“Isn’t there something we can do together?” Wayne said, “Outside of visit your mom and pretend we’re as dumb as she is?”
“I mean some kind of work or business we could both get into,” Carmen said,
“and be together more.”
“Wear matching outfits,” Wayne said,
“and enter ballroom-dancing contests.
Tell me what you want.”
“I don’t know, but it isn’t doing laundry and dusting and making pies. I don’t even know how to make pies.” “I noticed that.”
“And I don’t care to learn, either.”
Killshot
Elmore Leonard
Writing Exercise: The Tension Beneath the Words
Key Writing Practice Development Techniques:
1. Unspoken Conflict in Dialogue – The conversation must reveal tension without direct statements of emotion or problem-solving. The subtext—what remains unsaid—is the driving force.
2. Power Shifts and Emotional Undercurrents – Dialogue should demonstrate shifting dynamics between the characters, where control, resentment, or longing emerges naturally.
3. Voice and Rhythm as Characterization – Speech patterns, pauses, and word choices should distinguish the characters, making their relationship clear through tone and cadence alone.
Writing Prompt:
Write a scene of at least 500 words in which two characters discuss a seemingly mundane topic, but the real conflict simmers beneath the surface. They might talk about what to eat for dinner, a household task, or weekend plans, but every line should reveal their true emotions—resentment, regret, desire, frustration—without outright stating them.
Each character should have a distinct voice and perspective. No internal monologue or explicit narration explaining the tension; it should be evident in the dialogue and how they interact. Use pacing, interruptions, and rhythm to convey mood and shifting power dynamics.
Evaluation Criteria for a Strong Response:
• Subtext and Layering: The dialogue must reveal an unspoken conflict without directly naming it.
• Authenticity and Distinct Voices: Each character should have a unique way of speaking, with personality and emotional weight embedded in their words.
• Rhythmic Tension: The back-and-forth flow should build momentum, creating moments of friction and pause that heighten the emotional stakes.
• Implied History: The reader should sense a larger backstory and relationship dynamics without needing exposition.
Weak vs. Strong Execution:
Weak:
“I thought we were going to fix the sink today,” Tom said.
“I had a long day,” Anna said.
“You always say that.”
“I work hard.”
“So do I.”
Anna sighed. “I just don’t want to do this right now.”
This is too on-the-nose, lacking subtext and rhythm.
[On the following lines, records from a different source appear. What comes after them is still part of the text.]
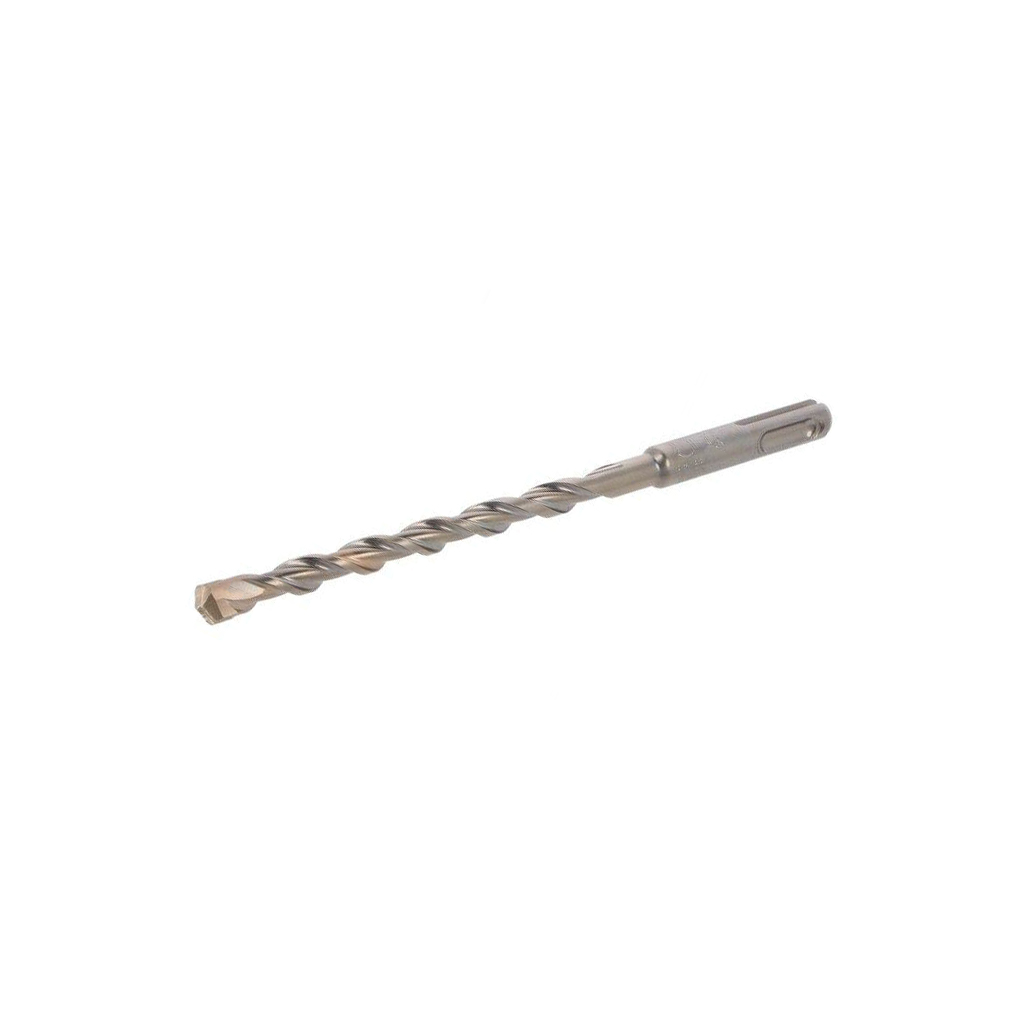 METABO Drill bit; for concrete; Ø:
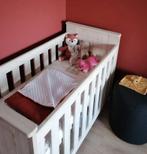 Complete bopita babykamer, Ophalen, Gebruikt, Jongetje of Meisje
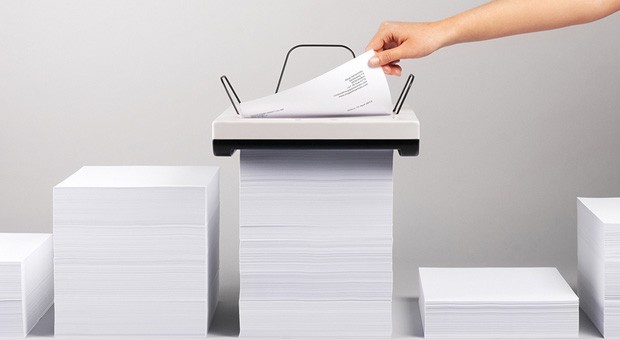 stack-printer-concept.jpg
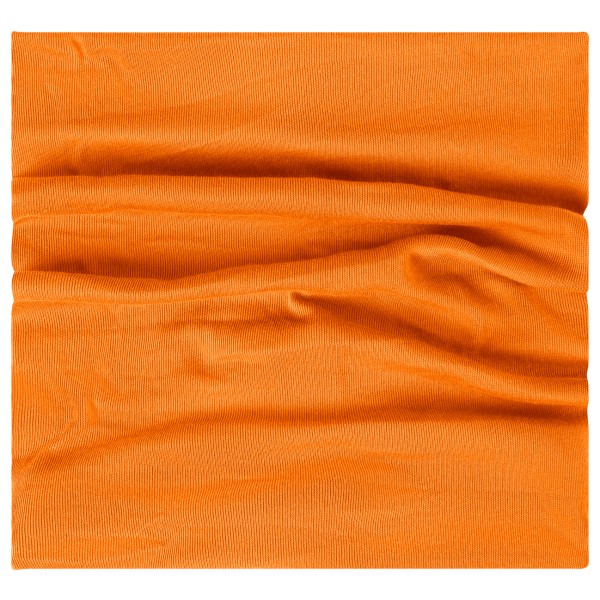 Color Kids - Kid's Neckwarmer - Halstørklæde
The conflict is flatly stated, making it uninteresting.
Strong:
“I stopped by the hardware store,” Tom said, tossing his keys onto the counter.
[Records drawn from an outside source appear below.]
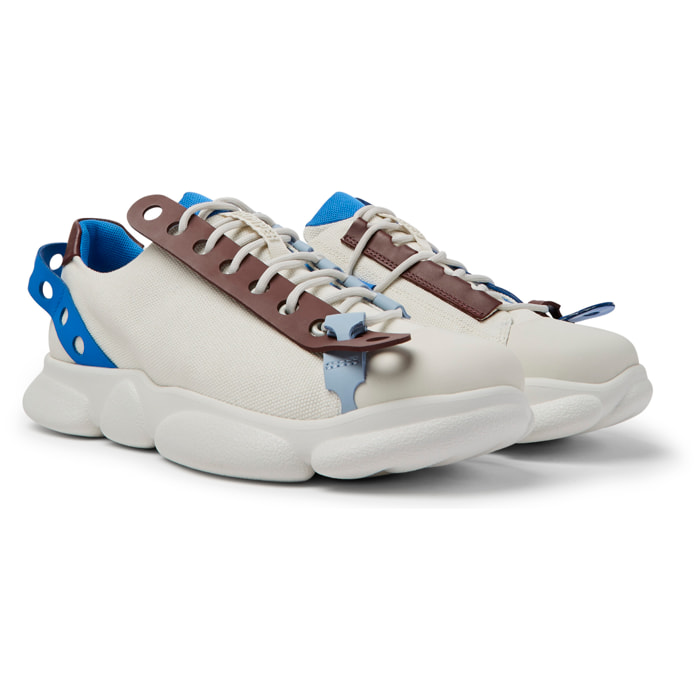 CAMPER TWS - Sneakers Multicolore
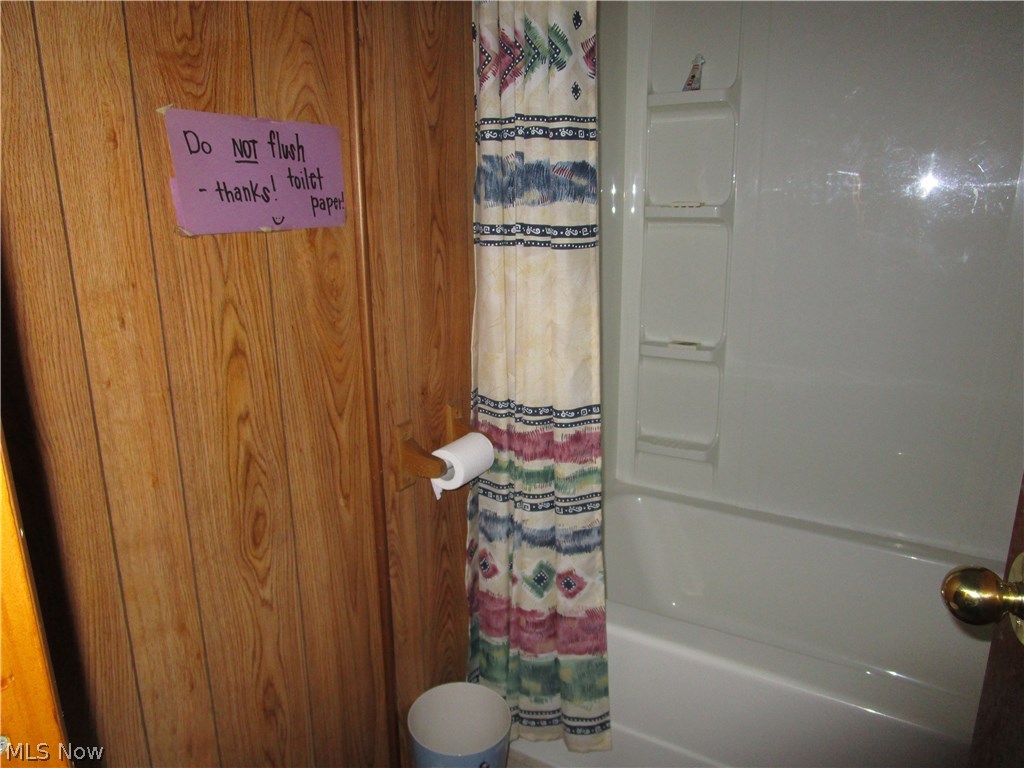 Holiday Camplands - Residential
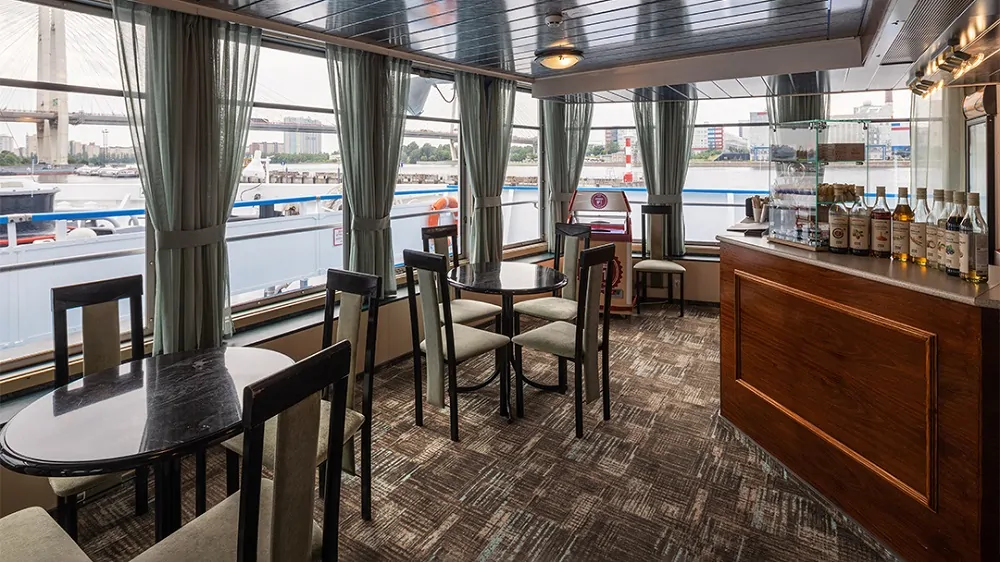 Юрий Андропов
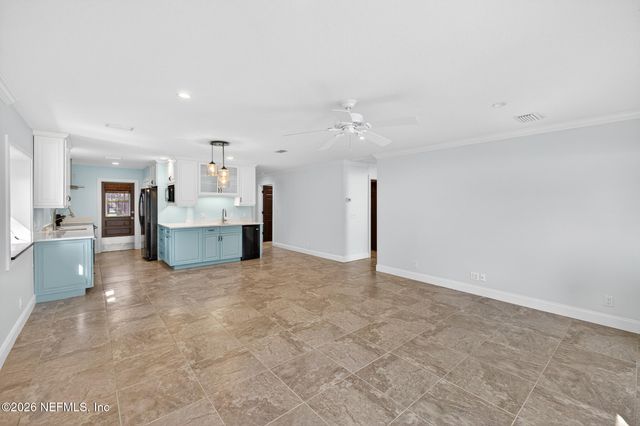 3301 SEA MARSH Road, Fernandina Beach, FL 32034
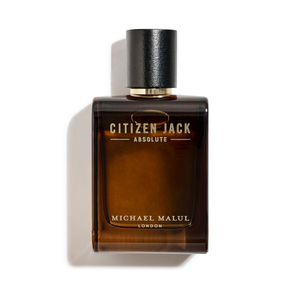 Citizen Jack Absolute Cologne - 3.4 oz.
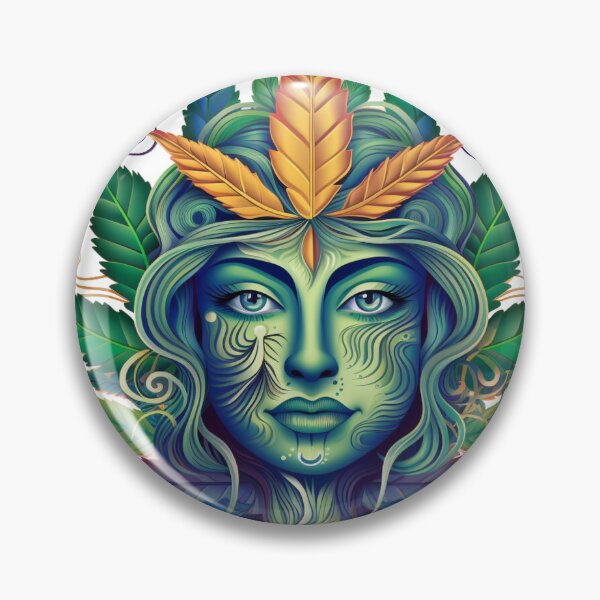 Item preview, Cannabis Sublimation Clipart Face designed and sold by Eiwaprints.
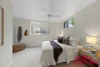 52 Elizabeth Street, Dudley, NSW 2290-Image
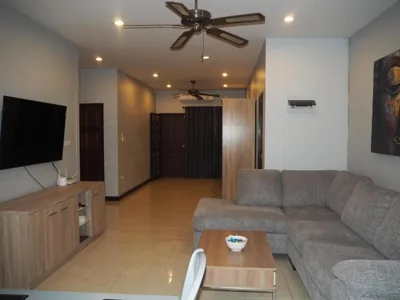 3BR Cozy House – Photos 9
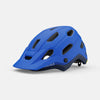 Giro Source MIPS Helmet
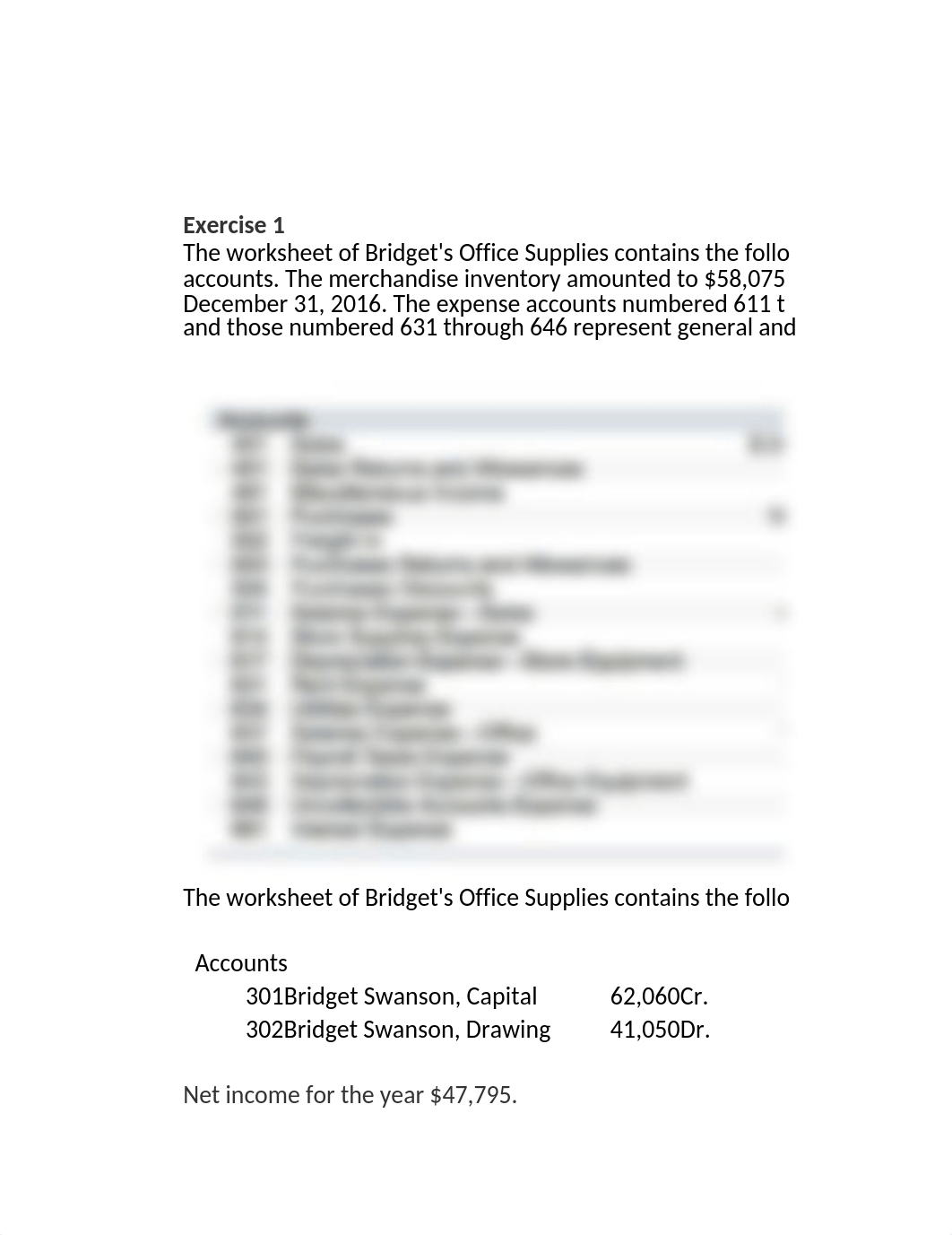 Balance Sheet Exercise.xlsx_dx395inng6i_page1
Anna glanced at him over her wine glass. “You didn’t need to do that.”
“You said the sink was leaking.”
“I said it dripped.”
“Dripping leads to leaking.”
She swirled her glass. “I can live with it.”
Tom leaned against the counter, watching her. “That what you’re doing?”
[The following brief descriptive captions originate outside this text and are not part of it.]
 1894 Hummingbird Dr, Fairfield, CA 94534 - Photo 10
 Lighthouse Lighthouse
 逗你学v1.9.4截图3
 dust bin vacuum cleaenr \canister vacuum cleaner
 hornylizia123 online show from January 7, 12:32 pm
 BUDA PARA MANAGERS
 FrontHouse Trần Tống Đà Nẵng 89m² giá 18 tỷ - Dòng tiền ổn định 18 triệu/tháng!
She set her glass down carefully. “What?”
“Living with it.”
Here, the conversation about the sink is about something much deeper—avoidance, dissatisfaction, a widening distance between them. The tension builds naturally, with pauses and shifts in power.
Follow-Up Questions for Workshopping/Revisions:
• Does the dialogue effectively reveal the underlying conflict without stating it outright?
• Are the characters’ voices distinct and natural?
• Does the rhythm and pacing create tension, rather than making the conversation feel flat?
• Can any lines be trimmed or reworded for sharper impact?
• Does the setting subtly reinforce the mood without over-explanation?
Recommended Reading:
• Say Yes by Tobias Wolff – A conversation about race that unravels into something deeply personal and revealing.